THE TASK: Count the lines in the rows below that contain the string "instances", and give only that number.

SUPPLIED RECORDS:
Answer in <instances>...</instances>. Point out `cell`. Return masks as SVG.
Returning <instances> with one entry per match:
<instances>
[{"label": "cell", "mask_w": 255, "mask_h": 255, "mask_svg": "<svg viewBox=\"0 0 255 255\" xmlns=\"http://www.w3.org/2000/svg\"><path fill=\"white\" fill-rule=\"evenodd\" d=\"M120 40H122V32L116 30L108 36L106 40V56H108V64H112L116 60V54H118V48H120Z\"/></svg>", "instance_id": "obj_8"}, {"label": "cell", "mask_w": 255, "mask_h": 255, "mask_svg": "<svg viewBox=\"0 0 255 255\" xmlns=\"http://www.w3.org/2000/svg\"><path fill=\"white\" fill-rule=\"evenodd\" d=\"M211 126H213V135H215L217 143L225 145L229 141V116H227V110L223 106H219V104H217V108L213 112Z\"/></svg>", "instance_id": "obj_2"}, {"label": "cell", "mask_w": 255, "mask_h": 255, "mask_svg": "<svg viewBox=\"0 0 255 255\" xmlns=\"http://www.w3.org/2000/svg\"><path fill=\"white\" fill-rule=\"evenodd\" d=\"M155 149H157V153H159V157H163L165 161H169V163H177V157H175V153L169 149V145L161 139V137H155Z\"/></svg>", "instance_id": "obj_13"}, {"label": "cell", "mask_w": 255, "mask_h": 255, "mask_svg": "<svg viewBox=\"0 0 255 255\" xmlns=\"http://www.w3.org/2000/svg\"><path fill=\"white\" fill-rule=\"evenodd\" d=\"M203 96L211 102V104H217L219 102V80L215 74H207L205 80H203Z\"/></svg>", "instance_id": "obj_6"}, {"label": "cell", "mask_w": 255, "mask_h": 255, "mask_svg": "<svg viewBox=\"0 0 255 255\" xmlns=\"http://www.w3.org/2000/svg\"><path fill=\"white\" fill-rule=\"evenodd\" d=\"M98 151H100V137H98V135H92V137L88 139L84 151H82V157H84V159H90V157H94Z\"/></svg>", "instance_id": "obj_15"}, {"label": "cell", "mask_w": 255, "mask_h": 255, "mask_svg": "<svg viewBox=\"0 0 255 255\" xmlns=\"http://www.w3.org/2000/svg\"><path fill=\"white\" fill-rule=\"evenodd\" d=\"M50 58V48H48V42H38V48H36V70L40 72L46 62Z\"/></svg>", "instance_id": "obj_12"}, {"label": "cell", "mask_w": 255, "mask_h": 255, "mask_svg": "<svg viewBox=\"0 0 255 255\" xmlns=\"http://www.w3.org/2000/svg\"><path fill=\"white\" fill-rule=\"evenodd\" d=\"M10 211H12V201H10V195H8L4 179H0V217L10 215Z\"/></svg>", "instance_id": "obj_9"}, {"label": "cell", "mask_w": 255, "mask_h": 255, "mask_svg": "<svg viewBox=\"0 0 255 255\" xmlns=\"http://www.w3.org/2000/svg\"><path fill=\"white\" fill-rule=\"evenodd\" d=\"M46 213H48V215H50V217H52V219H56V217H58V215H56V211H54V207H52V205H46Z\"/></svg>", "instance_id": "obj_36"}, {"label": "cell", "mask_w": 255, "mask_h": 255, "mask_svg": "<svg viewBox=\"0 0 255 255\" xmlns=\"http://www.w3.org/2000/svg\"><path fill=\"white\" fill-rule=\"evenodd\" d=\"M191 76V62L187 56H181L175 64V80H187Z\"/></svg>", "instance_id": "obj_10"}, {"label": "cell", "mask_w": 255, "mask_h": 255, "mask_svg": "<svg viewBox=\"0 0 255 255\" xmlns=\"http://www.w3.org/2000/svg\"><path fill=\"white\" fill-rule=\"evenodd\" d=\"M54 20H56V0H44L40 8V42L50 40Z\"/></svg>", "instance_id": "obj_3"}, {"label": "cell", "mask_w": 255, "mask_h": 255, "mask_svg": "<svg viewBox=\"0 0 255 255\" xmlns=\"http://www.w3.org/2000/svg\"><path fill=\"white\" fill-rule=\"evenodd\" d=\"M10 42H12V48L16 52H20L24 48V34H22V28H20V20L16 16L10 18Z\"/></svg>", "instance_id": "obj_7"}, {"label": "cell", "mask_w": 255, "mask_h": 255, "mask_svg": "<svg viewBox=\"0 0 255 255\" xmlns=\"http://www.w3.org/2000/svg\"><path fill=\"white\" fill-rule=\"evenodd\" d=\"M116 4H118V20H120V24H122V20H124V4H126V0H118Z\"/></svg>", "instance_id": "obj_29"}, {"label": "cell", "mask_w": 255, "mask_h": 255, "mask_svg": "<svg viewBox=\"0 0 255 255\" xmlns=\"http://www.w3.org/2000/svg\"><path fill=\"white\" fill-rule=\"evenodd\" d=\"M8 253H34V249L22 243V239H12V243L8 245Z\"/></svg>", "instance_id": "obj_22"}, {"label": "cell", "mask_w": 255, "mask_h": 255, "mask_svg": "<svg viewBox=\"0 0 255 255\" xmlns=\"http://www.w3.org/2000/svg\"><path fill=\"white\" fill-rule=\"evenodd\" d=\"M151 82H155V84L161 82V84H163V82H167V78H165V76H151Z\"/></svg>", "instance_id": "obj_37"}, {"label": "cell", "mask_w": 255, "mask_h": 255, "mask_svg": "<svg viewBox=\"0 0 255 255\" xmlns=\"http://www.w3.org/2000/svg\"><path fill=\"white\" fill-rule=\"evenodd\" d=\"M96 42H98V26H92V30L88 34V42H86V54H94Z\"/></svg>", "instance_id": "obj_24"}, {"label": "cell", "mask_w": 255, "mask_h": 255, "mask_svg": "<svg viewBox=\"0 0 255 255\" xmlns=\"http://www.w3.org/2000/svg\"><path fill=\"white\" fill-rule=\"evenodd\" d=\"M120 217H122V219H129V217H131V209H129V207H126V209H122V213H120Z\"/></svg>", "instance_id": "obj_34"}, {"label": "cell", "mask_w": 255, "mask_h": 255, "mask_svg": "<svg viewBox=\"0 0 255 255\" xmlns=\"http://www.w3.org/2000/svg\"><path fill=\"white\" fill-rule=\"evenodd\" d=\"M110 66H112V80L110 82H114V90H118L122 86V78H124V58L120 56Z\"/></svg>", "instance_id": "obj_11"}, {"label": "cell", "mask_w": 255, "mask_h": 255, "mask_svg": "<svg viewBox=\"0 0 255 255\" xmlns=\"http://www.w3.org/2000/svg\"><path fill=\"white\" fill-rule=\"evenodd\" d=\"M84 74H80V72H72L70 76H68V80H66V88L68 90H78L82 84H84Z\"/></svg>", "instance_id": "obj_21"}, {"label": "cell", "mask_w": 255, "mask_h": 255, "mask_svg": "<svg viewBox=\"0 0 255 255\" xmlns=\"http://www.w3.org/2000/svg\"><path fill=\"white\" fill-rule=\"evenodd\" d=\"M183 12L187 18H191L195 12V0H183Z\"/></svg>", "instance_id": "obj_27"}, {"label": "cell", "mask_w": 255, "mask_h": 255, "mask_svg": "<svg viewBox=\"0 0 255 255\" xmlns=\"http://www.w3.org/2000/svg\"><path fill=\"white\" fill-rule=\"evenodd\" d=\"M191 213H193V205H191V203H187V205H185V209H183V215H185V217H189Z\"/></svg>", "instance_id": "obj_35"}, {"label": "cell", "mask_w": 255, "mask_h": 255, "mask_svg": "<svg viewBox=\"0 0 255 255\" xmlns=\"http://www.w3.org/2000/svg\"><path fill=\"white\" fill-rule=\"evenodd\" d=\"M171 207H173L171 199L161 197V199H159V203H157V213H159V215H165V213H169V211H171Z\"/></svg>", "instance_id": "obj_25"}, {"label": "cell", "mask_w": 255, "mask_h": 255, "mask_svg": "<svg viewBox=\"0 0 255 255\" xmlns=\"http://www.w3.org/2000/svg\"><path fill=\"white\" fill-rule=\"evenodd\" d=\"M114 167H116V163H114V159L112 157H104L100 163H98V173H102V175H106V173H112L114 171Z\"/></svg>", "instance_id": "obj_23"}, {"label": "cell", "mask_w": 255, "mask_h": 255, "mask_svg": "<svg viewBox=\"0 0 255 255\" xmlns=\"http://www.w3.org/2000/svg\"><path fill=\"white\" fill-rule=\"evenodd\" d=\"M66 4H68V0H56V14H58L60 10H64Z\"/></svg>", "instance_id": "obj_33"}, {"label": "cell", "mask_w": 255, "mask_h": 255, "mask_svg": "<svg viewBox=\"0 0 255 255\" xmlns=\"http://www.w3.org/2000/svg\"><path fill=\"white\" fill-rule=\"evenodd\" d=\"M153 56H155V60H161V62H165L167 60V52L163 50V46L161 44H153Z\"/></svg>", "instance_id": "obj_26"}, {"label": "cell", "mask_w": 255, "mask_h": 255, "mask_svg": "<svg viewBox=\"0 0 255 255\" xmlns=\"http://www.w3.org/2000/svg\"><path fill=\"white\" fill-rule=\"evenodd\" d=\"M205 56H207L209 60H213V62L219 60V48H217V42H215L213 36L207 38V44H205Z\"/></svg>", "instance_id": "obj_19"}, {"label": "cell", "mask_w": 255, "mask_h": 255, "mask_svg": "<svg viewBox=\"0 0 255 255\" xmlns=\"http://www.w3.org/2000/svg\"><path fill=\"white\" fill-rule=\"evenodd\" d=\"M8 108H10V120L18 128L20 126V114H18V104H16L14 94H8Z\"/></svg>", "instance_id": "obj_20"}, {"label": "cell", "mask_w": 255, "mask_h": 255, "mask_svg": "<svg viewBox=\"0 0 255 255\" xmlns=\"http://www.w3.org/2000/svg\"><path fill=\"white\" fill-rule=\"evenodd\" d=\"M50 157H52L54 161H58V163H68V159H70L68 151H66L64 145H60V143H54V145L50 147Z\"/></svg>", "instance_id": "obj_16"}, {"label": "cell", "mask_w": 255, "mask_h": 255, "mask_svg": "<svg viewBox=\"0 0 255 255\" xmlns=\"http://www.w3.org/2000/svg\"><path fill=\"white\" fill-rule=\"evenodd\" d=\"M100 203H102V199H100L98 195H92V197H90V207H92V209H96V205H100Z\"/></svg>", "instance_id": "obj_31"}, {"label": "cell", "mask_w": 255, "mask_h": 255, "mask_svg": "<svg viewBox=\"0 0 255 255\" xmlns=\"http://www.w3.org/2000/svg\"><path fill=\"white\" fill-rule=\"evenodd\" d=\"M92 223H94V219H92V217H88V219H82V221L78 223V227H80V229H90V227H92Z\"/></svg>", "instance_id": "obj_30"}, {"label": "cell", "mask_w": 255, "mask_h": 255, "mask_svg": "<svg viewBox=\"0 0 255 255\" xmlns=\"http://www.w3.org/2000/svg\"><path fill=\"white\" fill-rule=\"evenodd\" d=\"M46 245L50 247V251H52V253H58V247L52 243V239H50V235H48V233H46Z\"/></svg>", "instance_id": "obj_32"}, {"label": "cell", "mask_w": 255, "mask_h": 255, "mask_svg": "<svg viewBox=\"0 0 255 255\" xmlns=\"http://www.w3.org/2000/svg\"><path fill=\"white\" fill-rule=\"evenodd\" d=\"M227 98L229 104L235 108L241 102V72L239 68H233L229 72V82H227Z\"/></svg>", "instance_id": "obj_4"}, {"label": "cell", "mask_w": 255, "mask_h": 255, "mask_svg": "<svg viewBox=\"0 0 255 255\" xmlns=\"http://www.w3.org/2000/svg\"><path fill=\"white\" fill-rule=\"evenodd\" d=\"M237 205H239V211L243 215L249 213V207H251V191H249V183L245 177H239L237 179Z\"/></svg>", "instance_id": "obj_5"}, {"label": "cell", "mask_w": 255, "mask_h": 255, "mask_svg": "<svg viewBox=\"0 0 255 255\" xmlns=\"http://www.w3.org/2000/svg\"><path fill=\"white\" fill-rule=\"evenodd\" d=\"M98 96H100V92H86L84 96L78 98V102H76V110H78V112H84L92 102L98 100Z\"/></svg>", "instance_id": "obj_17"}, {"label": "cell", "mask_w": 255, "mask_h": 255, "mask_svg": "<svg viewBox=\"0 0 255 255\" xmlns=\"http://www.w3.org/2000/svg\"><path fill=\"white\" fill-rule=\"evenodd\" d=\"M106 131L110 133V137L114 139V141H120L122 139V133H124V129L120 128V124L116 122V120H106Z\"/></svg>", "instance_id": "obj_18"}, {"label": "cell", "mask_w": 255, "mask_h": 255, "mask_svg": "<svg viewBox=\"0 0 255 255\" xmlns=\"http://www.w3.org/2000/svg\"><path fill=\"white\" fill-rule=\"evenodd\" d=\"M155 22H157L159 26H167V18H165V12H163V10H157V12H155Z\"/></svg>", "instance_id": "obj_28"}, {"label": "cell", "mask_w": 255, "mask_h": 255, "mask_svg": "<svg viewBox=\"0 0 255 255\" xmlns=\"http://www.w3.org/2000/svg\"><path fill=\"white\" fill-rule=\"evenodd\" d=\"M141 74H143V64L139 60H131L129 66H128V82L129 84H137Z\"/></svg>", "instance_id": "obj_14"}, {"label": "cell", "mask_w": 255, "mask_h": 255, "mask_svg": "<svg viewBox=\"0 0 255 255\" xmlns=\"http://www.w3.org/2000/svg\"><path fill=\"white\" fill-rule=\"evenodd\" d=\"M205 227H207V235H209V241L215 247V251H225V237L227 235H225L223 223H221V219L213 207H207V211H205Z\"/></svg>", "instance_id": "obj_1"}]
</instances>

SOLVED EXERCISE: 4